Why AI apps need their own monitoring
A normal web service fails loudly: it throws an exception, returns a 500, or
times out, and your dashboards light up. An AI feature fails quietly. The model
returns a confident, well-formatted answer with a 200 OK — and that answer is
wrong, off-brand, or hallucinated. Standard APM tooling sees a healthy request.
Your users see a broken product. Monitoring AI in production therefore means
watching three layers at once: the system (latency, errors, cost), the
output (quality, format, safety), and the drift (how all of those move
over time as models and inputs change).
What to log on every call
Observability starts with structured logs. For each LLM call, capture the model and version, the full prompt and completion, input and output token counts, latency, the computed cost, the user or tenant ID, and a request ID that links to your wider distributed trace. Redact or hash PII before it lands in storage. These fields are the raw material for everything else: you debug a bad answer by reading its exact prompt, you attribute spend by summing cost per tenant, and you compute quality metrics by replaying logged completions through evaluators.

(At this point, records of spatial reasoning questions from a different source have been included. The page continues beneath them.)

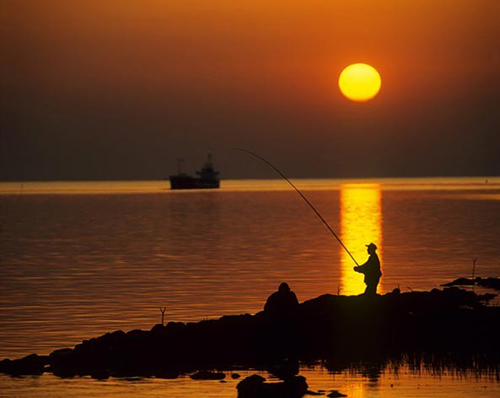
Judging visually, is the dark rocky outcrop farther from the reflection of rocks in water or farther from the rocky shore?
the reflection of rocks in water

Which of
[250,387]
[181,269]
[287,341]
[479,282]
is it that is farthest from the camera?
[181,269]

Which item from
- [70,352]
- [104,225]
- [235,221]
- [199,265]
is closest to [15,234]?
[104,225]

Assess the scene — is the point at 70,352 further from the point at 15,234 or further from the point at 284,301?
the point at 15,234

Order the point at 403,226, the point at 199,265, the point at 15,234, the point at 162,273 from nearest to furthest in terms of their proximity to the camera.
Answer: the point at 162,273
the point at 199,265
the point at 15,234
the point at 403,226

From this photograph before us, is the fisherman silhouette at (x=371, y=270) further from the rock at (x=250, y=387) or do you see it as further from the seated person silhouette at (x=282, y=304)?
the rock at (x=250, y=387)

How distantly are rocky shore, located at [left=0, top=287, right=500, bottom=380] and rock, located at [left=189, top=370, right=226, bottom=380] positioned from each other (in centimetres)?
51

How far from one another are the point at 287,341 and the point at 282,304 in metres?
1.02

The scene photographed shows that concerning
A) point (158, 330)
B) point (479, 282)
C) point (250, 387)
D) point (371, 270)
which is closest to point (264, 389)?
point (250, 387)

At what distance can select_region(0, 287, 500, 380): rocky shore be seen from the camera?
2273cm

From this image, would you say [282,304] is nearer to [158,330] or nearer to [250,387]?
[158,330]

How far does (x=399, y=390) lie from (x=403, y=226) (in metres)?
75.4

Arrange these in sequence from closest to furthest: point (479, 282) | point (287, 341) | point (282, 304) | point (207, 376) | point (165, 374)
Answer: point (207, 376)
point (165, 374)
point (282, 304)
point (287, 341)
point (479, 282)

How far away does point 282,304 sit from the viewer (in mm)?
23984

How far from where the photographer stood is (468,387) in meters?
20.8
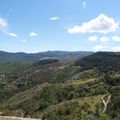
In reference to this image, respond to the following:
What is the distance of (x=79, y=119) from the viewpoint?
16262 centimetres

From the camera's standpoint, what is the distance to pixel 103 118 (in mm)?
139125

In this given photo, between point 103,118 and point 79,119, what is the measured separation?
85.3ft

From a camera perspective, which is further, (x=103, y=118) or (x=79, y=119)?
(x=79, y=119)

Log metadata for 100 percent of calls — it is cheap and you need it for billing and alerting. Sample the full prompt and completion bodies on high-volume paths to control storage, but always capture them for errored or flagged requests so you can reconstruct any incident.

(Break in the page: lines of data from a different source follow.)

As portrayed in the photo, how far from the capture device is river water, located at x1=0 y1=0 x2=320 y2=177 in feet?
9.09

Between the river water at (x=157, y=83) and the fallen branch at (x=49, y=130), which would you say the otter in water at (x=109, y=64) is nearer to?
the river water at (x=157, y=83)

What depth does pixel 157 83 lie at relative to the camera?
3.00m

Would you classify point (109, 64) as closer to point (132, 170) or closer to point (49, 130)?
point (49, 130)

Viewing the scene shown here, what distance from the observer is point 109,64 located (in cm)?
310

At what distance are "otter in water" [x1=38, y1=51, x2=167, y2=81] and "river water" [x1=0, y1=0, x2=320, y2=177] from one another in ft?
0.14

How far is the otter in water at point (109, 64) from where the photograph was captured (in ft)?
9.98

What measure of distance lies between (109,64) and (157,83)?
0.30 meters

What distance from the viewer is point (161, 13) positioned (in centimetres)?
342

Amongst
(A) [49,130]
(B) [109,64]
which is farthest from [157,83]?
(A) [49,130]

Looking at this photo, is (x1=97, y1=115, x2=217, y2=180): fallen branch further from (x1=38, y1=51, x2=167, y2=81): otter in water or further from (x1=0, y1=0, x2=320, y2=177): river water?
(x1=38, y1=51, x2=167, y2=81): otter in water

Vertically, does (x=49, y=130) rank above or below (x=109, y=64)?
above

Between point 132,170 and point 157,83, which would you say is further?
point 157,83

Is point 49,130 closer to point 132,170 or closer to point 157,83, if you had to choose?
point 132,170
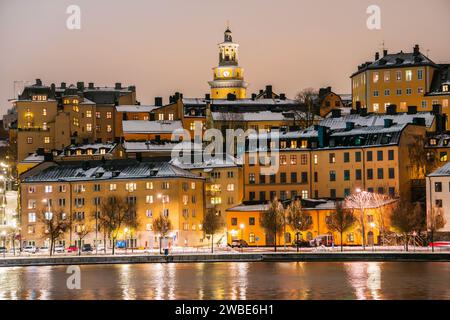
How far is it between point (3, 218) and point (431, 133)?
44.0 metres

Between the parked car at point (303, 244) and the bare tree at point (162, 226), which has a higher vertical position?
the bare tree at point (162, 226)

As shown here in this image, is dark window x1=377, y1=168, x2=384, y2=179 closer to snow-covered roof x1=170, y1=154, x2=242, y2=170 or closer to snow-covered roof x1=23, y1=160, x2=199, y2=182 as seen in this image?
snow-covered roof x1=170, y1=154, x2=242, y2=170

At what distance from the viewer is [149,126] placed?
430 ft

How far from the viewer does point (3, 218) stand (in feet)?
403

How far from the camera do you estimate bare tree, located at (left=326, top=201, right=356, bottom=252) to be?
96562 mm

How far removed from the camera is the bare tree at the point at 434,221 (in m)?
94.1

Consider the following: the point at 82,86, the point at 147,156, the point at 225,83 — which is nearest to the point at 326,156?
the point at 147,156

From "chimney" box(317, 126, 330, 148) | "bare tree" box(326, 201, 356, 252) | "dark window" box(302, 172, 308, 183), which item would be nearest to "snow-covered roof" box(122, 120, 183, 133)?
"chimney" box(317, 126, 330, 148)

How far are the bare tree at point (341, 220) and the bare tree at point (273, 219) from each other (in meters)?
4.23

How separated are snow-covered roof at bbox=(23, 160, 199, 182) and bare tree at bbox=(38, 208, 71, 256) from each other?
386 centimetres

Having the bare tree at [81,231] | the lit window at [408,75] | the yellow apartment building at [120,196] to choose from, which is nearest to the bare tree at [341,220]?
the yellow apartment building at [120,196]

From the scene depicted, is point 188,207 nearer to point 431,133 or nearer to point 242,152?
point 242,152

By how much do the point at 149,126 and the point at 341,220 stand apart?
130ft

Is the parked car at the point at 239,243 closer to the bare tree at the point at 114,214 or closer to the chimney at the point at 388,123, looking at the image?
the bare tree at the point at 114,214
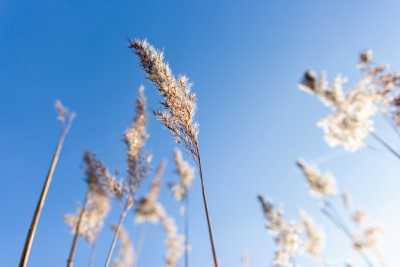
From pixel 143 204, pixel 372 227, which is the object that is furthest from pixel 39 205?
pixel 372 227

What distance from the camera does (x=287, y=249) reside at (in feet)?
29.1

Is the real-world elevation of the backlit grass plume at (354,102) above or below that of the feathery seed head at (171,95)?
above

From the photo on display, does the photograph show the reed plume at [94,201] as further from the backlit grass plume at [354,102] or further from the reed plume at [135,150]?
the backlit grass plume at [354,102]

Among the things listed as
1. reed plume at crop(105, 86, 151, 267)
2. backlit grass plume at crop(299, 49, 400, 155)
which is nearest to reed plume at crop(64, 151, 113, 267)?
reed plume at crop(105, 86, 151, 267)

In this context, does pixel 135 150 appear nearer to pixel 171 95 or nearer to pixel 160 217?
pixel 171 95

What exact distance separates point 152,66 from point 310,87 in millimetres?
5559

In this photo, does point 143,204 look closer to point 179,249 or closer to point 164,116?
point 179,249

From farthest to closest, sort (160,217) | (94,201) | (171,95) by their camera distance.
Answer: (160,217) < (94,201) < (171,95)

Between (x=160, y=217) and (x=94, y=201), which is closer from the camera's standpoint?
(x=94, y=201)

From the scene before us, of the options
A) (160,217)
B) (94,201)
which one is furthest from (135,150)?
(160,217)

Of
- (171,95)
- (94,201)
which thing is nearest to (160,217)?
(94,201)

Tracking quality and drift
Quality is the hard part because “good answer” is fuzzy. Make it measurable with proxies you can chart: JSON-parse failure rate for structured outputs, refusal rate, average response length, citation or tool-call rate, and a user feedback signal like thumbs up/down. For deeper signal, run an LLM-as-judge evaluator on a sample of production traffic that scores answers against a rubric, and maintain a small golden set of inputs you replay after every prompt or model change. Drift is simply these metrics moving — often after a silent provider model update — so baseline them at launch and watch the trend, not just the instant value.
Alerting without the noise
Keep the page-worthy alert set small and trustworthy. Page on hard failures (provider 5xx, timeouts, empty completions), on cost anomalies (spend-per-hour over a budget threshold, which usually means a runaway loop or prompt-injection abuse), on latency p95 regressions, and on quality-proxy breaches such as a sudden spike in JSON-parse failures or refusals. Route everything softer — slow drift, minor feedback dips — to a daily digest a human reviews. The fastest way to get a team to ignore AI monitoring is to flood them with alerts that do not map to real user harm, so tie every page to a concrete failure a customer would notice.